Rethinking the Value of Multi-Agent Workflow: A Strong Single Agent Baseline
Jiawei Xu, Arief Koesdwiady, Sisong Bei, Yan Han, Baixiang Huang, Dakuo Wang, Yutong Chen, Zheshen Wang, Peihao Wang, Pan Li, Ying Ding
TL;DR
This paper demonstrates that a single LLM agent can faithfully simulate homogeneous multi-agent workflows via multi-turn conversations and shared KV caches, achieving performance comparable to or better than automated homogeneous MAS while substantially reducing inference cost. It introduces OneFlow, a Monte Carlo Tree Search–driven framework with dual meta-LLMs to automatically design compact workflows optimized for single-agent execution.
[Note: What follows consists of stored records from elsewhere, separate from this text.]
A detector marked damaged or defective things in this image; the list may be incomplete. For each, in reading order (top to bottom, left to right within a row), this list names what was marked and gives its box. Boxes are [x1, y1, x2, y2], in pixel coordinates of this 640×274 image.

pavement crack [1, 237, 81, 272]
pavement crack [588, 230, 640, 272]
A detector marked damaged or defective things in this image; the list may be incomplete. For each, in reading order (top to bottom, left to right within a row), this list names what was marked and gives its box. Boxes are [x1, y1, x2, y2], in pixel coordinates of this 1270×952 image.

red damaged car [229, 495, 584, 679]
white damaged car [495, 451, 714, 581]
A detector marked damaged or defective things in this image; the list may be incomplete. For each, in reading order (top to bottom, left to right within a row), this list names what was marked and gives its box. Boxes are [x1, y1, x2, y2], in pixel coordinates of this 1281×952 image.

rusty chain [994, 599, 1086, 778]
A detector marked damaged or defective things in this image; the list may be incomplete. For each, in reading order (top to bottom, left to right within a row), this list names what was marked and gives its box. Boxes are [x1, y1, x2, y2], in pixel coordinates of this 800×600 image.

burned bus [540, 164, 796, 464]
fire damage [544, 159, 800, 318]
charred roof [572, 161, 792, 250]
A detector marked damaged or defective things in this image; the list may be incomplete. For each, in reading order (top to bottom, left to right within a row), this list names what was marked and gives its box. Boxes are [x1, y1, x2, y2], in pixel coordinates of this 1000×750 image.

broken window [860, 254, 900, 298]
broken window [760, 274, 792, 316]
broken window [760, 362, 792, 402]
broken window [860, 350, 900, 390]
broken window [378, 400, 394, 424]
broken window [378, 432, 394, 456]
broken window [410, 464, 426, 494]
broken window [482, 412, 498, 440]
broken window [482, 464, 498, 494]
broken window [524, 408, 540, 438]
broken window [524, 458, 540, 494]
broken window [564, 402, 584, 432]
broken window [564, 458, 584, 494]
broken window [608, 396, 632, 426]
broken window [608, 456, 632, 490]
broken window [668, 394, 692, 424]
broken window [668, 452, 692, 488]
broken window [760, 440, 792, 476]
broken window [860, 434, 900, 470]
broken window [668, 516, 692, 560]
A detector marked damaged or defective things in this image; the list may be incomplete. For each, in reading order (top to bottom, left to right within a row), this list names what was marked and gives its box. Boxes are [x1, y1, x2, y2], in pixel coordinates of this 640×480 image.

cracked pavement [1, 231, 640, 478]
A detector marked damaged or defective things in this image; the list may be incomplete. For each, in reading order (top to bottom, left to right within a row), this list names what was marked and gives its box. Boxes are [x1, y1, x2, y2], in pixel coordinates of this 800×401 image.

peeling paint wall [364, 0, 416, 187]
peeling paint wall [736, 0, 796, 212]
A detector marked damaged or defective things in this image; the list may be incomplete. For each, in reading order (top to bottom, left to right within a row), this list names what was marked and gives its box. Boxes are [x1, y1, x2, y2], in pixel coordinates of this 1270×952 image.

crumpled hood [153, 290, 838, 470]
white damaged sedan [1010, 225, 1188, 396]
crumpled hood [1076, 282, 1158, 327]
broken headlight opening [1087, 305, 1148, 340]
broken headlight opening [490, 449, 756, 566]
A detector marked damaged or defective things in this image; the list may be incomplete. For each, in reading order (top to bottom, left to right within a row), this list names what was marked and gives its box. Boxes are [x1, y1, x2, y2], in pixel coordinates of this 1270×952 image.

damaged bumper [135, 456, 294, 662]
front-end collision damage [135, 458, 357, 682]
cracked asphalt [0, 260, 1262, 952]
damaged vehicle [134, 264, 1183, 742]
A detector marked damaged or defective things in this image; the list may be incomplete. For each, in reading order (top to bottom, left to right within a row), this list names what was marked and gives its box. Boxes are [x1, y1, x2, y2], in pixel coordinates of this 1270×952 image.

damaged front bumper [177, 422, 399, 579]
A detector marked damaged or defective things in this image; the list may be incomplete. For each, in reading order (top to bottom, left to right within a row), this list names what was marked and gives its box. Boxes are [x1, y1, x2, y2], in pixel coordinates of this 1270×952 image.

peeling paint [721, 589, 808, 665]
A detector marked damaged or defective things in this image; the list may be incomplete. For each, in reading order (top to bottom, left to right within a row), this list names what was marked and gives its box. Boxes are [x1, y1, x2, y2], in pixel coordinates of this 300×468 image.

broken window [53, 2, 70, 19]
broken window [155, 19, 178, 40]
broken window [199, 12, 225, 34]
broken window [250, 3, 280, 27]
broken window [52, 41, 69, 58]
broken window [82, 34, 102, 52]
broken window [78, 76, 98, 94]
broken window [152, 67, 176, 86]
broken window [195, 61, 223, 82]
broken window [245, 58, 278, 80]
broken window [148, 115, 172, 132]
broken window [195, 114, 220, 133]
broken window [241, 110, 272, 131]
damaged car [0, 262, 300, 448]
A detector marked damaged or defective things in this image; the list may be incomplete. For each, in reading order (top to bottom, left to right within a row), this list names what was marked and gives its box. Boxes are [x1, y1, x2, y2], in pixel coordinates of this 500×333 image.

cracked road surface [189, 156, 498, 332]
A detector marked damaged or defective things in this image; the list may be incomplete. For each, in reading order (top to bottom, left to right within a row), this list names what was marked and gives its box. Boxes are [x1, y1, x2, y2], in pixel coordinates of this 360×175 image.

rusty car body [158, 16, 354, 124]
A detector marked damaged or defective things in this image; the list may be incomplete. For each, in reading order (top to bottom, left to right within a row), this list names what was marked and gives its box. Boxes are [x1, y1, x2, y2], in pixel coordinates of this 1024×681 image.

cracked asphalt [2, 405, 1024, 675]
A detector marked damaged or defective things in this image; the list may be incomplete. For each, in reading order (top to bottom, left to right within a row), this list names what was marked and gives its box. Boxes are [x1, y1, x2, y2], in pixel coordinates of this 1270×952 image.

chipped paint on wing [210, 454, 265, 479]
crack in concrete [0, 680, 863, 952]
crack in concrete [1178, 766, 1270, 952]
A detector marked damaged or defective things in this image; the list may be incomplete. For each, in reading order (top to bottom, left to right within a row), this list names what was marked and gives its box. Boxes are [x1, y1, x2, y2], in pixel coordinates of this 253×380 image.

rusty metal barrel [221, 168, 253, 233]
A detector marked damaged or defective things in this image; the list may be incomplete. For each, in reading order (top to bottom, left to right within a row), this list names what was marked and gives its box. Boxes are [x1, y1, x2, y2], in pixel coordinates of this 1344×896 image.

Experimental results across code, math, QA, and planning benchmarks show strong cost-performance advantages, and a pilot on heterogeneous workflows indicates single-agent approaches can rival some auto-designed heterogeneous configurations while highlighting the remaining potential of true heterogeneity. The work positions single-LLM workflow execution as a strong baseline for MAS research and outlines future opportunities in truly heterogeneous agent systems and end-to-end single-agent training for complex workflows.
Abstract
Recent advances in LLM-based multi-agent systems (MAS) show that workflows composed of multiple LLM agents with distinct roles, tools, and communication patterns can outperform single-LLM baselines on complex tasks. However, most frameworks are homogeneous, where all agents share the same base LLM and differ only in prompts, tools, and positions in the workflow. This raises the question of whether such workflows can be simulated by a single agent through multi-turn conversations. We investigate this across seven benchmarks spanning coding, mathematics, general question answering, domain-specific reasoning, and real-world planning and tool use. Our results show that a single agent can reach the performance of homogeneous workflows with an efficiency advantage from KV cache reuse, and can even match the performance of an automatically optimized heterogeneous workflow. Building on this finding, we propose \textbf{OneFlow}, an algorithm that automatically tailors workflows for single-agent execution, reducing inference costs compared to existing automatic multi-agent design frameworks without trading off accuracy. These results position the single-LLM implementation of multi-agent workflows as a strong baseline for MAS research. We also note that single-LLM methods cannot capture heterogeneous workflows due to the lack of KV cache sharing across different LLMs, highlighting future opportunities in developing \textit{truly} heterogeneous multi-agent systems.